Tras una reforma producida en el Estatuto de los fiscales en el año 2003, la práctica totalidad de la jerarquía de la Carrera Fiscal pasó de servir en plazas con carácter vitalicio a tener un plazo de mandato de cinco años en el cargo. Esos puestos de responsabilidad en la Fiscalía se consideran de nombramiento discrecional, y en la práctica descansan en la voluntad del FGE, sin que hasta la fecha haya prosperado recurso contencioso administrativo alguno contra la determinación de esa voluntad.

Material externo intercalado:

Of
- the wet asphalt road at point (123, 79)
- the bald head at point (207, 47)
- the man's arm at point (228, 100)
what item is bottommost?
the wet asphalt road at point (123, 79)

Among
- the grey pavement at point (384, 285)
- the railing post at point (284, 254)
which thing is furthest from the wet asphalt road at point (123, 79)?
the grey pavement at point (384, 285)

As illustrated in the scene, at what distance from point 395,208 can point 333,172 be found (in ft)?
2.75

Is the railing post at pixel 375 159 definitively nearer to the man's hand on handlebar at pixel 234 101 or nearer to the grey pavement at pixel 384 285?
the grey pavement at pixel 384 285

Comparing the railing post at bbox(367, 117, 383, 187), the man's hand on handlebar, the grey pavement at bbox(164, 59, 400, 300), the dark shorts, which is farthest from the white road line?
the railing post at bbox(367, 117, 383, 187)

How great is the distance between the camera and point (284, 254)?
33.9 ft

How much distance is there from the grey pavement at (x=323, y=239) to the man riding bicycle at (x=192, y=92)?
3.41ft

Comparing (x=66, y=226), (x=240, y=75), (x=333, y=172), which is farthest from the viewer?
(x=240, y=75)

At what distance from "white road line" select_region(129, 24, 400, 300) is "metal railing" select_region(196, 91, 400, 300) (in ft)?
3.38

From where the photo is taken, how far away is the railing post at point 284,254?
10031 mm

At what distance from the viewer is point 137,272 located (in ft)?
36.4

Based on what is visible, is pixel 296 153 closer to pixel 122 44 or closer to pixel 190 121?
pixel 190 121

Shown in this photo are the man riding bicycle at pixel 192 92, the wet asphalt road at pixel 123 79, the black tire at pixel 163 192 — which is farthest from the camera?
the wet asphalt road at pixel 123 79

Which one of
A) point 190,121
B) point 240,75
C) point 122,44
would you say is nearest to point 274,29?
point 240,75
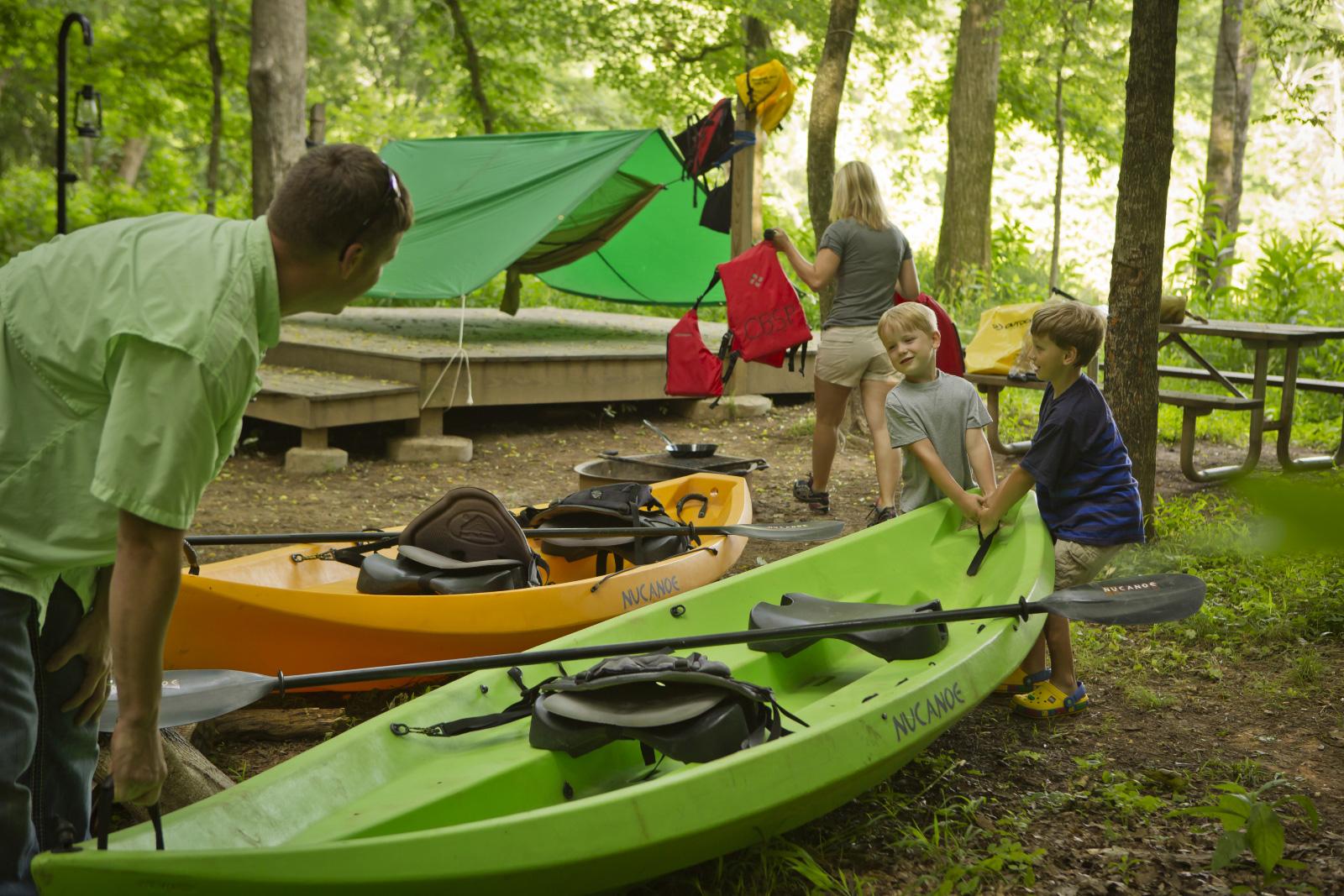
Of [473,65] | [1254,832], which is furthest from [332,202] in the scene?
[473,65]

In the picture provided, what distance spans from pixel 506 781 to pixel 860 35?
12259 millimetres

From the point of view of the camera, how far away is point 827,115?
23.8ft

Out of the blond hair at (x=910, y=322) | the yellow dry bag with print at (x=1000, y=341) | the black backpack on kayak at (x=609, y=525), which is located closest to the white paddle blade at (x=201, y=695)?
the black backpack on kayak at (x=609, y=525)

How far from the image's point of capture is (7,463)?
151 cm

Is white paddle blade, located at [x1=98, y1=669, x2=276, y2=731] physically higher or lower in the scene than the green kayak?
higher

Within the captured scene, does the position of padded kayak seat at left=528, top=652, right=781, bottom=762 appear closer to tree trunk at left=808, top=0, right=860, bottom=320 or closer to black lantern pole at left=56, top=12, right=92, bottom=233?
tree trunk at left=808, top=0, right=860, bottom=320

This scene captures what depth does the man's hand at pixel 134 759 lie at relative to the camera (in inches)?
59.1

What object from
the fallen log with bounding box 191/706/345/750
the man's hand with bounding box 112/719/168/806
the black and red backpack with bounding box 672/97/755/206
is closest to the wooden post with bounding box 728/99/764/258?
the black and red backpack with bounding box 672/97/755/206

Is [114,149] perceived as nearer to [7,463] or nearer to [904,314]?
[904,314]

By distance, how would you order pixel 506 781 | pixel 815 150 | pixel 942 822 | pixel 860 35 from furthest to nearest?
pixel 860 35 → pixel 815 150 → pixel 942 822 → pixel 506 781

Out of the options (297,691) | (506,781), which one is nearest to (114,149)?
(297,691)

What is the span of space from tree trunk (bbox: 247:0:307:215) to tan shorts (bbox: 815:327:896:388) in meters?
5.59

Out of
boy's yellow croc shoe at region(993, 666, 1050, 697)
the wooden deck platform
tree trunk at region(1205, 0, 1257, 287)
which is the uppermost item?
tree trunk at region(1205, 0, 1257, 287)

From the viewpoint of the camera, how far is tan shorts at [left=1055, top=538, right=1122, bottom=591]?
11.3ft
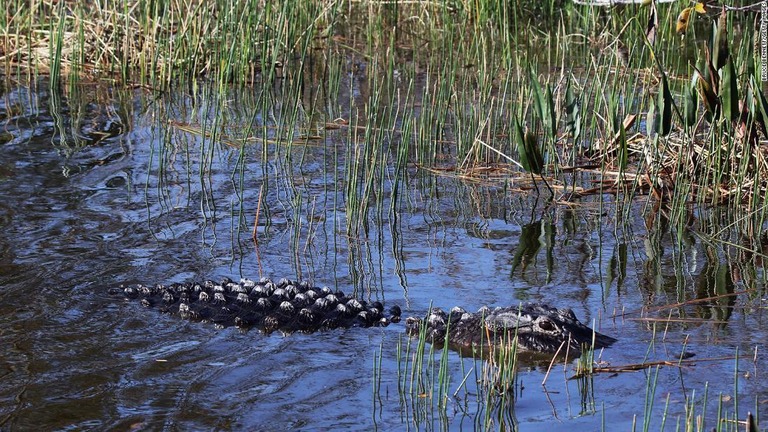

En aquellas fechas, además, el Gobierno podía echar de un plumazo y sin mayores consideraciones al Fiscal General. Un cargo que además se elegía por razones de estricta confianza. Es decir, el Gobierno tenía la máxima libertad para la designación y la máxima libertad para el cese. Sin necesidad de ejercer esa prerrogativa, la amenaza de remoción estaba siempre presente. Los Fiscales Generales debían actuar con arreglo a los principios de legalidad e imparcialidad conforme establece la Constitución, pero amenazados por la posibilidad de que una confrontación con el Gobierno precipitara el fin de su mandato. Con esos mimbres era imposible construir un Ministerio Fiscal creíble en su imparcialidad en un momento en que en toda Europa se ampliaban las competencias procesales de los fiscales.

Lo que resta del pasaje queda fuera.